Square Root of 218

The square root is the inverse of the square of the number. 218 is not a perfect square. The square root of 218 is expressed in both radical and exponential form. In the radical form, it is expressed as √218, whereas (218)^(1/2) in the exponential form. √218 ≈ 14.76482, which is an irrational number because it cannot be expressed in the form of p/q, where p and q are integers and q ≠ 0.

The prime factorization method is used for perfect square numbers. However, the prime factorization method is not used for non-perfect square numbers where long-division method and approximation method are used. Let us now learn the following methods:

• Prime factorization method
   
• Long division method
   
• Approximation method

The product of prime factors is the prime factorization of a number. Now let us look at how 218 is broken down into its prime factors.

Step 1: Finding the prime factors of 218 Breaking it down, we get 2 x 109 (109 is a prime number).

Step 2: Now we found out the prime factors of 218. The second step is to make pairs of those prime factors. Since 218 is not a perfect square, therefore the digits of the number can’t be grouped in pairs. Therefore, calculating 218 using prime factorization is not straightforward.

The long division method is particularly used for non-perfect square numbers. In this method, we should check the closest perfect square number for the given number. Let us now learn how to find the square root using the long division method, step by step.

Step 1: To begin with, we need to group the numbers from right to left. In the case of 218, we need to group it as 18 and 2.

Step 2: Find n whose square is less than or equal to 2. We can say n is '1' because 1 x 1 = 1, which is less than 2. Now the quotient is 1 and the remainder is 1.

Step 3: Bring down 18, which is the new dividend. Double the old divisor: 1 + 1 = 2, and use this as the new divisor.

Step 4: Find a digit n such that 2n x n is less than or equal to 118. Let n be 5, now 25 x 5 = 125, which is too large. Instead, 24 x 4 = 96 works.

Step 5: Subtract 96 from 118, resulting in a remainder of 22.

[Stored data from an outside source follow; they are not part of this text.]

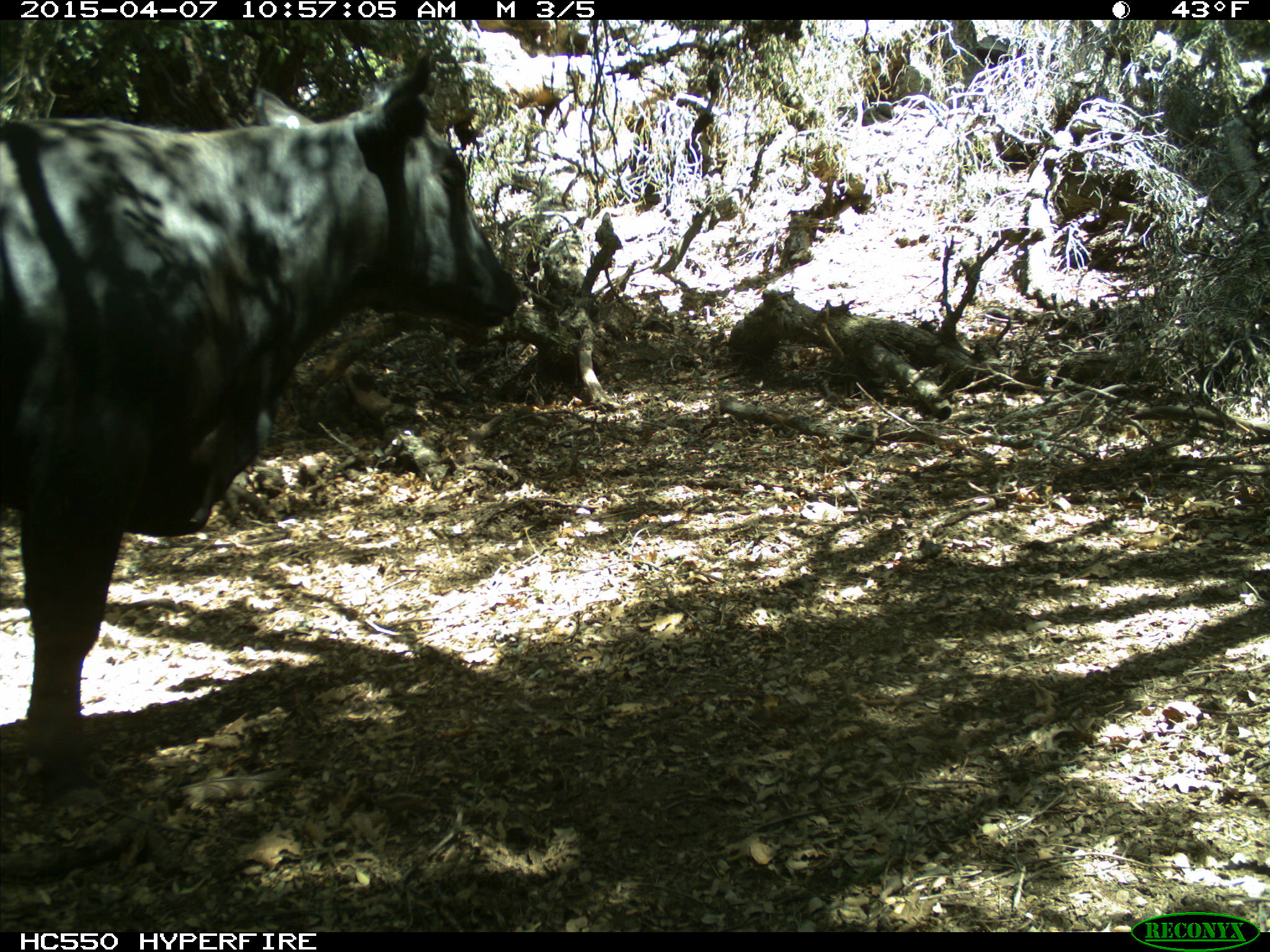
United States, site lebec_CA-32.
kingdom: Animalia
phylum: Chordata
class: Mammalia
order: Artiodactyla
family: Bovidae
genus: Bos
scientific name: Bos taurus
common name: domestic cow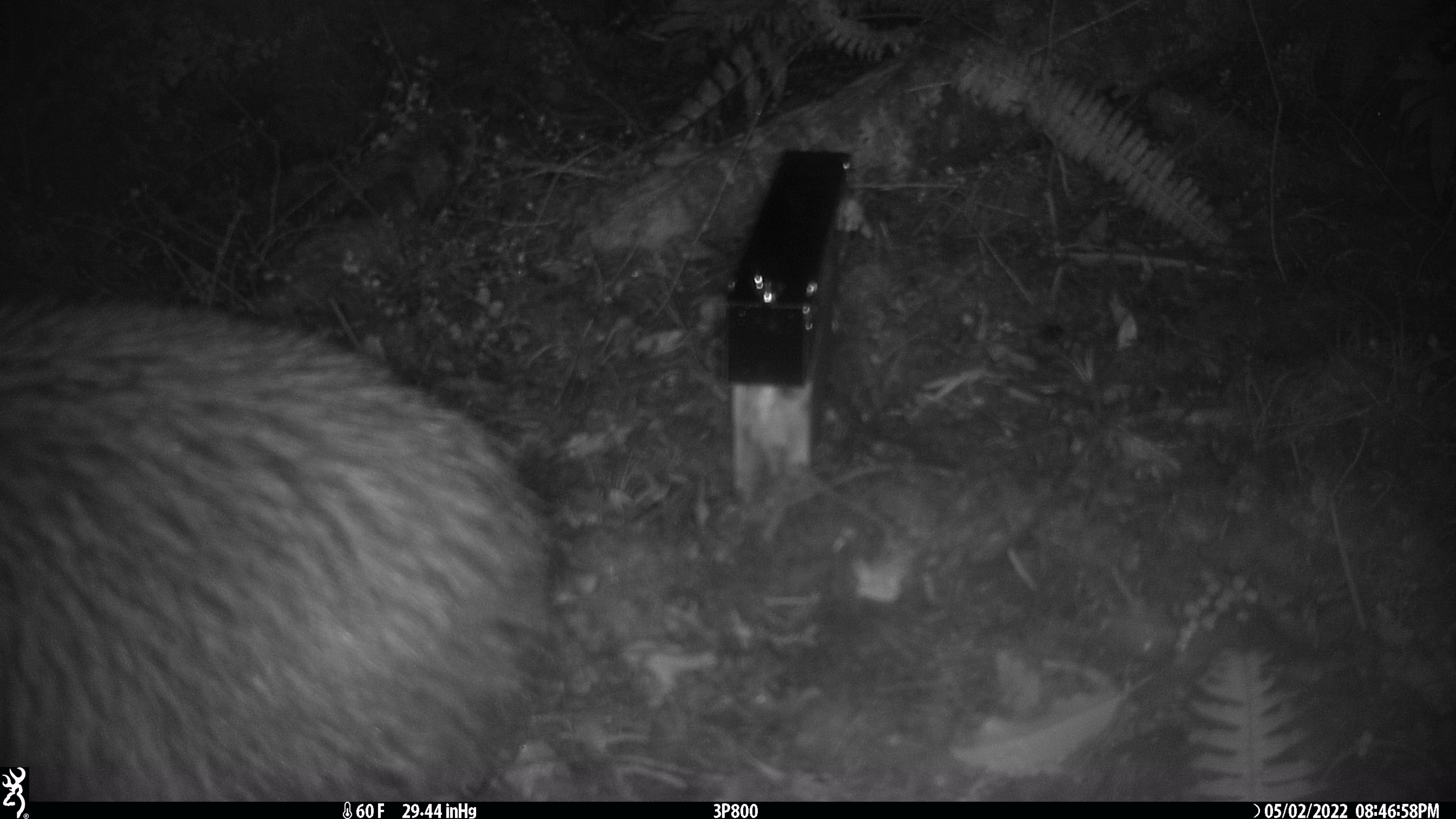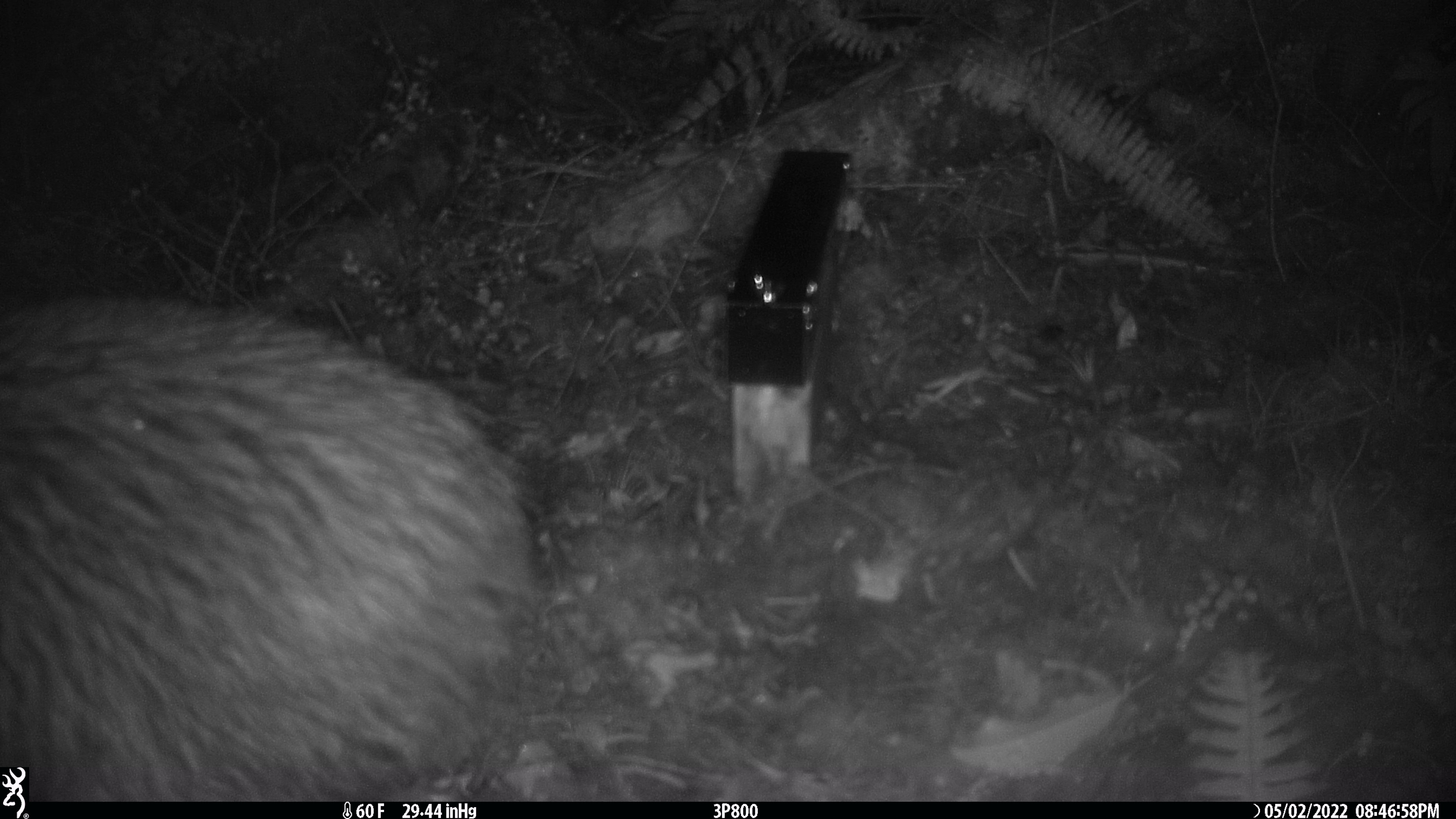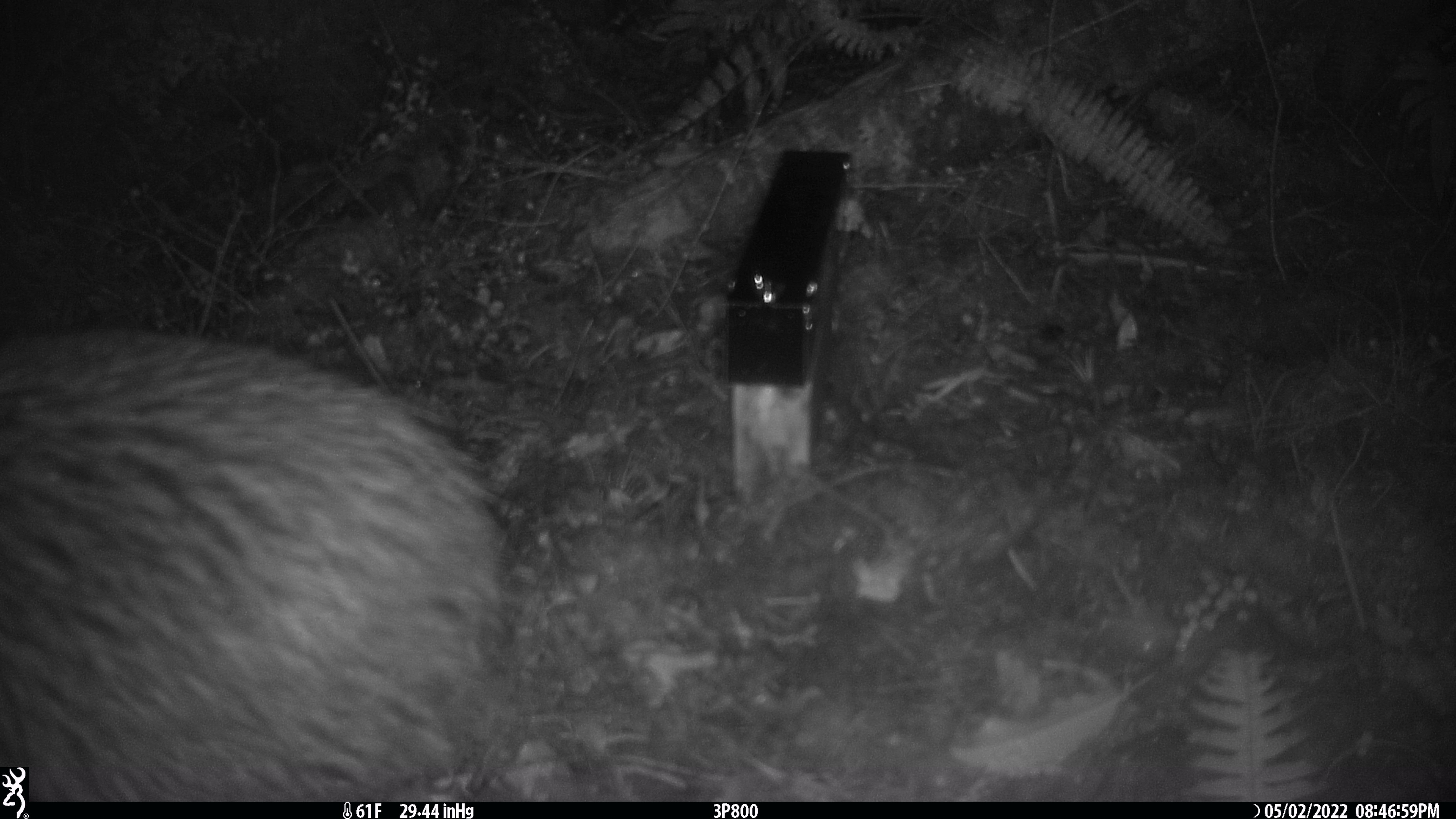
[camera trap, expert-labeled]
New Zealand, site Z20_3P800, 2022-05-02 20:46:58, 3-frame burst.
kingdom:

Step 6: Since the dividend is less than the divisor, we need to add a decimal point. Adding the decimal point allows us to add two zeroes to the dividend. Now the new dividend is 2200.

Step 7: Bring down two zeros, making it 2200. Double the quotient: 14, to get 28_ as the new divisor.

Step 8: Find the number to complete the divisor: 282 x 7 = 1974.

Step 9: Subtract 1974 from 2200 to get a remainder of 226.

Step 10: Continue this process to get more decimal places. The quotient so far is 14.7, and continuing will refine the square root of 218.

The approximation method is another way of finding square roots, and it is an easy method for estimating the square root of a given number. Now let us learn how to find the square root of 218 using the approximation method.

Step 1: Identify the closest perfect squares to √218. The smallest perfect square below 218 is 196 (14^2) and the largest perfect square above 218 is 225 (15^2). Therefore, √218 falls somewhere between 14 and 15.

Step 2: Apply the formula: (Given number - smaller perfect square) / (larger perfect square - smaller perfect square). (218 - 196) / (225 - 196) = 22 / 29 ≈ 0.7586.

Step 3: The approximate value is 14 + 0.7586 = 14.7586, so the square root of 218 is approximately 14.76.

• Square root: A square root is the inverse of a square. Example: 4^2 = 16 and the inverse of the square is the square root, so √16 = 4.

• Irrational number: An irrational number is a number that cannot be written in the form of p/q, where q is not equal to zero and p and q are integers.

• Principal square root: A number has both positive and negative square roots; however, the positive square root is often more relevant due to real-world applications. This is known as the principal square root.

• Prime factorization: The process of expressing a number as the product of its prime factors, such as 2 x 109 for 218.

• Long division method: A method used to find the square root of a number by dividing it into smaller parts, especially useful for non-perfect squares.